# [INPUT MATERIAL]
------------------------------------

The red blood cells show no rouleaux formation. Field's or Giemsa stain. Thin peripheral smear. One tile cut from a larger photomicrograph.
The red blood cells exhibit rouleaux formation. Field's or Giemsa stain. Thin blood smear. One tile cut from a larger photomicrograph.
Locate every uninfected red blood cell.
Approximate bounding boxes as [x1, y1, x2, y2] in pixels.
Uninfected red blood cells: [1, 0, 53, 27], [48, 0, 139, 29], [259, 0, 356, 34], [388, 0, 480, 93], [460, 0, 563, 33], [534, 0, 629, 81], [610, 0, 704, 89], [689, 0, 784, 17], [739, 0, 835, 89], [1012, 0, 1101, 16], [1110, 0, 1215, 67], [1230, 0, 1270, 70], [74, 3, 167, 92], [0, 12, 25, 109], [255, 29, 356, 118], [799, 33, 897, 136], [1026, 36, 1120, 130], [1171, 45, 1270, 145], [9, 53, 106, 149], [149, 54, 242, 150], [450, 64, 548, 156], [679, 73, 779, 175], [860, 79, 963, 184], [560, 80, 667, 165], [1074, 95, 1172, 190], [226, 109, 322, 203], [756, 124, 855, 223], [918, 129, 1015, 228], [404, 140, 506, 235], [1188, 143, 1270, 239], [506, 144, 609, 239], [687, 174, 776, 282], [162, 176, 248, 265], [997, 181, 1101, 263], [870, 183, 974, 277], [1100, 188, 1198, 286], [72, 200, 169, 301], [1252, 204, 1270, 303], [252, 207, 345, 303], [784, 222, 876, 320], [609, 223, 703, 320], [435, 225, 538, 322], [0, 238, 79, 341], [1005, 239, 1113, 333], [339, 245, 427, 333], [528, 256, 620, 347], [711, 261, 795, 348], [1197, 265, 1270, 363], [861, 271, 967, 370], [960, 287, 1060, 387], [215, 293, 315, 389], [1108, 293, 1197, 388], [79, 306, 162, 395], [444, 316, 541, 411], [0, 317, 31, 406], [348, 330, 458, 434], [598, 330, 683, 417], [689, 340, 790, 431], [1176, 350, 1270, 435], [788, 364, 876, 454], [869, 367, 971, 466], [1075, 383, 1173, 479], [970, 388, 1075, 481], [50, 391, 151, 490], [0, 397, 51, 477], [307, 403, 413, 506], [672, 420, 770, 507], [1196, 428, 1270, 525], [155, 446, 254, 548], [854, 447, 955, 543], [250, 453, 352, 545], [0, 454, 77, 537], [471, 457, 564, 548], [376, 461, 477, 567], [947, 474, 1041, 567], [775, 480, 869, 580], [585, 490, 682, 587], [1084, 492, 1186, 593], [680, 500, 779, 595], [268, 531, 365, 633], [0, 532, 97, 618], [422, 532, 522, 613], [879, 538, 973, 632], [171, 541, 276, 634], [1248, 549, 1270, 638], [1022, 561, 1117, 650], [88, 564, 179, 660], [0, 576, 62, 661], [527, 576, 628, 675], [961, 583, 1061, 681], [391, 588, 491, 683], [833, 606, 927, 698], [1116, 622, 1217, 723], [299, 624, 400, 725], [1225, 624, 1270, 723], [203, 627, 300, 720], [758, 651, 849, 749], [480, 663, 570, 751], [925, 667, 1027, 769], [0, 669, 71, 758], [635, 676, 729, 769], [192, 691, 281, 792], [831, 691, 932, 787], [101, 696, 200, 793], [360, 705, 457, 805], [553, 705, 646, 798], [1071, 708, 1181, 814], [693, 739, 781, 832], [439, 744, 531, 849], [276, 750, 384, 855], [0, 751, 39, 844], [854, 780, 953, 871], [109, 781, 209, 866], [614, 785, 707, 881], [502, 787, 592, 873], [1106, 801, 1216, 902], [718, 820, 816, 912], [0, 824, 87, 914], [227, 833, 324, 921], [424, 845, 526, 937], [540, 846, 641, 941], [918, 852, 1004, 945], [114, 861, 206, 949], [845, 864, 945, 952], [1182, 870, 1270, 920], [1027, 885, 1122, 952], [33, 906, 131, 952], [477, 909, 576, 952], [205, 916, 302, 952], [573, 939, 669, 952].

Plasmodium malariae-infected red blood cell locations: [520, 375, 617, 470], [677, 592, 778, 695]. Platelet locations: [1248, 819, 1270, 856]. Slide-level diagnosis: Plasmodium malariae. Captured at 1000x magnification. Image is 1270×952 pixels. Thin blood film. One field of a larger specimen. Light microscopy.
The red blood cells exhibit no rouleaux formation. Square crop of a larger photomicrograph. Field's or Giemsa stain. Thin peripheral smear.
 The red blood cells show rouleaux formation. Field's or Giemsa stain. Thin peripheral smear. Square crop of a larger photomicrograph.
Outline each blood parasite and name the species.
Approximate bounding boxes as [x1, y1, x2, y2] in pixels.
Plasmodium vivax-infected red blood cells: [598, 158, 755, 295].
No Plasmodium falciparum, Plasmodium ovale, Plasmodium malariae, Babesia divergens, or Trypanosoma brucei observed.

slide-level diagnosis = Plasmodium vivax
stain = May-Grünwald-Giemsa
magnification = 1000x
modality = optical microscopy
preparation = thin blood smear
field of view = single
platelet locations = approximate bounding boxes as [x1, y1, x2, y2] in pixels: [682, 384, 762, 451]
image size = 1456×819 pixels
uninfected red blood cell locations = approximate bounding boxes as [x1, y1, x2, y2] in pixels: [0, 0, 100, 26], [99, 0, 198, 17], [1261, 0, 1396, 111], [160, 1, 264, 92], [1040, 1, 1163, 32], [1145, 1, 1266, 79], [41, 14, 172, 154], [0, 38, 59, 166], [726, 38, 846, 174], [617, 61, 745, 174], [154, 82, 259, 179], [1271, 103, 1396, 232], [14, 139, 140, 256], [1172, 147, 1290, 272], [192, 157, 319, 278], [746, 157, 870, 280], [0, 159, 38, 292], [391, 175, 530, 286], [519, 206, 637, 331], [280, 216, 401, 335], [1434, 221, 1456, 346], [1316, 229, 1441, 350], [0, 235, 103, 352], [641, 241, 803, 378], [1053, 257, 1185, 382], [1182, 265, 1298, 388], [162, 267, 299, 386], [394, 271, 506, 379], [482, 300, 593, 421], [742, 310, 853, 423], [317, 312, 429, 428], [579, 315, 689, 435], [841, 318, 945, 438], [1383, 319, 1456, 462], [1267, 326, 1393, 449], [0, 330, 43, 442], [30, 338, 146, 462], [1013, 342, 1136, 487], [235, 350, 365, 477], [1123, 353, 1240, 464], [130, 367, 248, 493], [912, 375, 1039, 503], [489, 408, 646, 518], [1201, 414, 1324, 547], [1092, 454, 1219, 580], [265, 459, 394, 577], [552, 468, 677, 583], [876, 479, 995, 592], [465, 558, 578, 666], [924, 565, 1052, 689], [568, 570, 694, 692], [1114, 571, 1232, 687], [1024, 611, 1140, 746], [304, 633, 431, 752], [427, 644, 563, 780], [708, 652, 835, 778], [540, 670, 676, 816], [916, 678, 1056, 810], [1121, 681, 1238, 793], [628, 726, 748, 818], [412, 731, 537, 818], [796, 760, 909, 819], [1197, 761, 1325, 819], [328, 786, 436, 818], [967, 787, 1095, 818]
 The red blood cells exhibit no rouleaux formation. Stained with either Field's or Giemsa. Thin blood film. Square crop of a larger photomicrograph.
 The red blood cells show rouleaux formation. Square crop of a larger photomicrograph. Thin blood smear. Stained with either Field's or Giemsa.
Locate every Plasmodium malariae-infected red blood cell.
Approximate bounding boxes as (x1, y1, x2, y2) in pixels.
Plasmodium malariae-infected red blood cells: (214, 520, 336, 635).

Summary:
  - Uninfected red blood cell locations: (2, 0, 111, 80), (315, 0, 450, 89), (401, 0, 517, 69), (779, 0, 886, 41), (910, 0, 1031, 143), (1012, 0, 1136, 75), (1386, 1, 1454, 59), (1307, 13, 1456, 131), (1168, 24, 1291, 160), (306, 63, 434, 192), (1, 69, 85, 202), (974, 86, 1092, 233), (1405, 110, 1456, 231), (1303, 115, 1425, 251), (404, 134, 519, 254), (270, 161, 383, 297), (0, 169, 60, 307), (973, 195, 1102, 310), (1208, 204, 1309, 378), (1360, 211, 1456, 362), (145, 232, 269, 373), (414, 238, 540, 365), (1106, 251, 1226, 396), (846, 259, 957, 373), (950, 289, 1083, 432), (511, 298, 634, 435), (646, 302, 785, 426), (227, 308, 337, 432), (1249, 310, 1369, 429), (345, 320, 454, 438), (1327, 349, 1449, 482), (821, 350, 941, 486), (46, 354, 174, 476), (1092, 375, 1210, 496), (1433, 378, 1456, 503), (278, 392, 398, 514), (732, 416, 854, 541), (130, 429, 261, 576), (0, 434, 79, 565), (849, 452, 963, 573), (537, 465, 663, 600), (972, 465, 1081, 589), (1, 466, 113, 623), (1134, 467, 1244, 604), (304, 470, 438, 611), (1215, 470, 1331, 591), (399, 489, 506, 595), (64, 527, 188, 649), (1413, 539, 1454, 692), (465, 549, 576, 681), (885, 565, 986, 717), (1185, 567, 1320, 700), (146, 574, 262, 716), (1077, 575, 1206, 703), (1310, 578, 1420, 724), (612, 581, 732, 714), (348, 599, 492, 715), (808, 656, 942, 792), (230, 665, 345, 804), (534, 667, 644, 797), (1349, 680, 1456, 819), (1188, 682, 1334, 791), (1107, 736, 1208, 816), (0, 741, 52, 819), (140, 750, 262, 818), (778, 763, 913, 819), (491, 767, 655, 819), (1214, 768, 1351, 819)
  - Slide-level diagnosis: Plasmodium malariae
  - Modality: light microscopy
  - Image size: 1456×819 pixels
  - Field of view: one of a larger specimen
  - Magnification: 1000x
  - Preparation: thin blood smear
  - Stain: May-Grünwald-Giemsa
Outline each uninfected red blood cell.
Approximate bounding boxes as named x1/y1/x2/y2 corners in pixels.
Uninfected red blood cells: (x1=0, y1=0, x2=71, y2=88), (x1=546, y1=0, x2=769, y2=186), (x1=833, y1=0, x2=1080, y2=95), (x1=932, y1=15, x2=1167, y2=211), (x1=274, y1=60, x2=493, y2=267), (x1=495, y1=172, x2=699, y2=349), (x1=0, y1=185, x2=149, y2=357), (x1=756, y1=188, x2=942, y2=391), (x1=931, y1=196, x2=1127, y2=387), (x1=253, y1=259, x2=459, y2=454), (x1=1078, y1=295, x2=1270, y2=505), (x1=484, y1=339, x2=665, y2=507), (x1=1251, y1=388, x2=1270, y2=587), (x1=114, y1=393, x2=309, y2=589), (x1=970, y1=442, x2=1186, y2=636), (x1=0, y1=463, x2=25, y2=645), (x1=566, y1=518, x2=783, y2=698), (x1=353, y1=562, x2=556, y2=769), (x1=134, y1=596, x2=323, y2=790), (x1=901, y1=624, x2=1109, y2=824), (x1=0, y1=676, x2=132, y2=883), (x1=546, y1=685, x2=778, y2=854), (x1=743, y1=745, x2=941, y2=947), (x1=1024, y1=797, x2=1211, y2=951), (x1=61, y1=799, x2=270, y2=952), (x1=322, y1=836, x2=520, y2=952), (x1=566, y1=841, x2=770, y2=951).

------------------------------------

# [WHAT YOU SHOULD DO]
Filter the data above, keeping only lines that include the string "larger".

# [RESPONSE FOR THIS EXERCISE]
The red blood cells show no rouleaux formation. Field's or Giemsa stain. Thin peripheral smear. One tile cut from a larger photomicrograph.
The red blood cells exhibit rouleaux formation. Field's or Giemsa stain. Thin blood smear. One tile cut from a larger photomicrograph.
Plasmodium malariae-infected red blood cell locations: [520, 375, 617, 470], [677, 592, 778, 695]. Platelet locations: [1248, 819, 1270, 856]. Slide-level diagnosis: Plasmodium malariae. Captured at 1000x magnification. Image is 1270×952 pixels. Thin blood film. One field of a larger specimen. Light microscopy.
The red blood cells exhibit no rouleaux formation. Square crop of a larger photomicrograph. Field's or Giemsa stain. Thin peripheral smear.
 The red blood cells show rouleaux formation. Field's or Giemsa stain. Thin peripheral smear. Square crop of a larger photomicrograph.
 The red blood cells exhibit no rouleaux formation. Stained with either Field's or Giemsa. Thin blood film. Square crop of a larger photomicrograph.
 The red blood cells show rouleaux formation. Square crop of a larger photomicrograph. Thin blood smear. Stained with either Field's or Giemsa.
  - Field of view: one of a larger specimen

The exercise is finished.